In a surprise move, the Nashville predators traded for O'Brien just a few days after he hit the waiver wire. O'Brien was excited about the move, hoping that the new environment would return him to the player he once was. It did just that. In the 2010-2011 season, he played a full 80 games, received no disciplinary action, kept his average penalty minutes to the lowest of his career, recorded 9 points, was a +1, and logged solid minutes.
The Predators decided not to re-sign O'Brien, and he became a free agent on July 1st. He had nothing but good things to say about the organization, however, specifically naming Barry Trotz as an important and valued part of his life the past season. "I have to thank him. He’s a class act. He treated me with nothing but respect the whole time. He treated me like a man, and he treated all his players with respect and he makes it fun to come to work every day.
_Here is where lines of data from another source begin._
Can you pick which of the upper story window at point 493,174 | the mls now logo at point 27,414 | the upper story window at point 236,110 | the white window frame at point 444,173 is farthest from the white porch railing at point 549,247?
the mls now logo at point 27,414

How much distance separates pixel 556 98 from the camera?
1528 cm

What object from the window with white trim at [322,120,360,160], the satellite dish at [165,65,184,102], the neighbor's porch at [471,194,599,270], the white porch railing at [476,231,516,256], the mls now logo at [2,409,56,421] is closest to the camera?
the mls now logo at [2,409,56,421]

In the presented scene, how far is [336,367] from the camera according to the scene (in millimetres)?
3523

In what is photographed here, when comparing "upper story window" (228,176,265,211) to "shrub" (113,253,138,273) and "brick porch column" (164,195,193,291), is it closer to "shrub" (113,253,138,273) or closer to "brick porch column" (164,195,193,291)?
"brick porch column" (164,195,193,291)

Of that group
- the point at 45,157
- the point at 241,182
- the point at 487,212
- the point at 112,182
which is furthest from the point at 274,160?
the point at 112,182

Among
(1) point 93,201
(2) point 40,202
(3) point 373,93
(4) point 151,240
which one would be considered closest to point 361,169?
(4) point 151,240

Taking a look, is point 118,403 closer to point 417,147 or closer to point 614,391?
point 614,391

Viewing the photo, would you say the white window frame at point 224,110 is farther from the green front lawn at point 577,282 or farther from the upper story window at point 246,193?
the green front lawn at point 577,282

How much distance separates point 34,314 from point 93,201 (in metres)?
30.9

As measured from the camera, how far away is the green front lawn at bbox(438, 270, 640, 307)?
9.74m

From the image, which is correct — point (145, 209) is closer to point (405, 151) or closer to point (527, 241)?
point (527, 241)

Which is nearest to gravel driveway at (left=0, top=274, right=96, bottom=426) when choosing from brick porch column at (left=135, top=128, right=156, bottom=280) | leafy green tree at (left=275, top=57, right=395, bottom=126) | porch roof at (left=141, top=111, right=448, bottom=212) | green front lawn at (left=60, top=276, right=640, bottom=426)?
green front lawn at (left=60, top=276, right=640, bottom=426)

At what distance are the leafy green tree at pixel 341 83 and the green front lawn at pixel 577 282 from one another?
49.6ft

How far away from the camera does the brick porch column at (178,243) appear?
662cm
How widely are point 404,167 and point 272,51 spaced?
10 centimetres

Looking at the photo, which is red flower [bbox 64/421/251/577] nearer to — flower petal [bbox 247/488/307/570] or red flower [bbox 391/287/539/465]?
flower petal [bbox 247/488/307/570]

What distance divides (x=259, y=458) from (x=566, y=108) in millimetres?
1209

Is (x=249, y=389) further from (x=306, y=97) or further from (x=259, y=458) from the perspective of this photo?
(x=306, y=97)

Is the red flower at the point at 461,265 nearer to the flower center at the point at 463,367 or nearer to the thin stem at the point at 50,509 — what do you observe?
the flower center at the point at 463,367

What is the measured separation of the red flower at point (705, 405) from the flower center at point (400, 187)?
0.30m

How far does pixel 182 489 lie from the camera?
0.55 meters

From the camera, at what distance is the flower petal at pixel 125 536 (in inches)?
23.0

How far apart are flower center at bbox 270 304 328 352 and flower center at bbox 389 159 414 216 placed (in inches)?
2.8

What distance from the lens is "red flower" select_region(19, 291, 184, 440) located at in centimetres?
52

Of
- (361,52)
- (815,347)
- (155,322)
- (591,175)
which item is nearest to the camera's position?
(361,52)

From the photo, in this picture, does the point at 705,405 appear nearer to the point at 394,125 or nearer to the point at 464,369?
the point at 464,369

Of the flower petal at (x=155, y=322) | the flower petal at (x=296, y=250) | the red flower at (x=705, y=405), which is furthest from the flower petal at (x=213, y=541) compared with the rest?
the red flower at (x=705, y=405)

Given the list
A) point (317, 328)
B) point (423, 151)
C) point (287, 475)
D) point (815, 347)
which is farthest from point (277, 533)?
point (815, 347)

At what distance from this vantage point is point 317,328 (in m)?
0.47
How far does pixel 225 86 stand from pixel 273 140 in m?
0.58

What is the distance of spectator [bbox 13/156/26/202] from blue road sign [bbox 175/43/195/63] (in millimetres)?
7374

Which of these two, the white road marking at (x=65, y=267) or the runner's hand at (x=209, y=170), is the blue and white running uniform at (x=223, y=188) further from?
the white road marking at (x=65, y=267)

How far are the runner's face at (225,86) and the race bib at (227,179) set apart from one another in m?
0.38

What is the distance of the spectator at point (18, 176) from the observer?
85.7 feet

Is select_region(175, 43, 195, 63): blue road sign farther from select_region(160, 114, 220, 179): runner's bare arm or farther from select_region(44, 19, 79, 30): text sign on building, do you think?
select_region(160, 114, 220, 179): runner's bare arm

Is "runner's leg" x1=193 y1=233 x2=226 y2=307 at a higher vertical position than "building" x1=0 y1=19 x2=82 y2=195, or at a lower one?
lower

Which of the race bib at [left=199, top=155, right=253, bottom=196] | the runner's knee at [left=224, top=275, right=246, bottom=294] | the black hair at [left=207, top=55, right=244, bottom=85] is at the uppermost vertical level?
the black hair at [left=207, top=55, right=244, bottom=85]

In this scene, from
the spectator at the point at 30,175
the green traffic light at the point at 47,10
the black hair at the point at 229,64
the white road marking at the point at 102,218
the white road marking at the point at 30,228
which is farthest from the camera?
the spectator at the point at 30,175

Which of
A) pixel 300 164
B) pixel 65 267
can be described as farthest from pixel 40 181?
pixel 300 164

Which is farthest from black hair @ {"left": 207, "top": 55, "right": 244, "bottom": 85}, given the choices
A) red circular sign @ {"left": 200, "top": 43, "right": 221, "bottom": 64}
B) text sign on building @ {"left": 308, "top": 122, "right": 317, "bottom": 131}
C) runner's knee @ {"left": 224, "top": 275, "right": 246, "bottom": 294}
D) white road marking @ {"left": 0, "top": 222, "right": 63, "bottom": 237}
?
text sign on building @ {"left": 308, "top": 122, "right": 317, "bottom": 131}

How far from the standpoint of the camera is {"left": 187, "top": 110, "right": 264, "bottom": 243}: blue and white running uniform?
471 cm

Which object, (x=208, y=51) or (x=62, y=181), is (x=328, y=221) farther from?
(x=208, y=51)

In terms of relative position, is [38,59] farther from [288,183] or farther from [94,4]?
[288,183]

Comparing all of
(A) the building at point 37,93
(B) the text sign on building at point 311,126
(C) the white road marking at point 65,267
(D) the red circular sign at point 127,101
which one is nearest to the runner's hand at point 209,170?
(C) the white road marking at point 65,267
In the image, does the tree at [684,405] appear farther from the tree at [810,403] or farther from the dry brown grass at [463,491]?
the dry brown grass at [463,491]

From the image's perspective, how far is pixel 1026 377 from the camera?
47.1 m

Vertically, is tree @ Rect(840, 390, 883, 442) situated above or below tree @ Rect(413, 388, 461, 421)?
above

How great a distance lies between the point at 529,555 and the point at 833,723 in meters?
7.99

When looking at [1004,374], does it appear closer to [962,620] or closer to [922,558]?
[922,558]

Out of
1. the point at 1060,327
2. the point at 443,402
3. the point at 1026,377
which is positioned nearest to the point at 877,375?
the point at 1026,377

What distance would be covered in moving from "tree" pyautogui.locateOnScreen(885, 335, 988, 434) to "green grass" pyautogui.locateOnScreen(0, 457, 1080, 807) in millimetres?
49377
It was a fun year."
Many people questioned the Colorado Avalanche - as they did the Predators - when Shane O'Brien was signed to a one-year, $1.1 million contract on July 13, 2011. Just like the team before them, though, the Avs realized that you can't believe all you read in the media. O'Brien himself said, "The reputation I had in Vancouver was not entirely true, but that is the way things go sometimes, they get blown out of proportion." He wasn't the only one who felt that way, either. Ryan Porth of Red Light Hockey District insisted that, "The stuff that came out about him from Vancouver was media-driven. He’s a great/fun guy. Nothing but a class act in Nashville."
O'Brien's "new" reputation is showing him for what a lot of people truly believe he is: a hard-working professional who brings grit and skill to the ice, as well as laughter and life to a locker room. He's also proving to be more than just an enforcer. In his first three games with Colorado, he has logged the fourth most time on ice both in even strength and on the penalty kill. He's also seen some time on the power play. All of the added responsibility has been deserved; through camp, preseason and now the early regular season, the 6'3", 230 lb defenseman has been one of the highlights.
Like many players before him, O'Brien seems to be finding himself in Denver. Prior to signing here, he said, "I’m still young, I feel like I’m still getting into my prime. I think I can help anyone’s penalty kill, and I still think there’s room for more responsibility out there and maybe playing in more situations than I played in Nashville. I like to think of myself as a good team guy. I play hard every night, and I like to think I elevate my game come playoff time, so hopefully there’s a team out there that’s a good fit for me."
Well, Shane, it looks like that team just might be the Colorado Avalanche.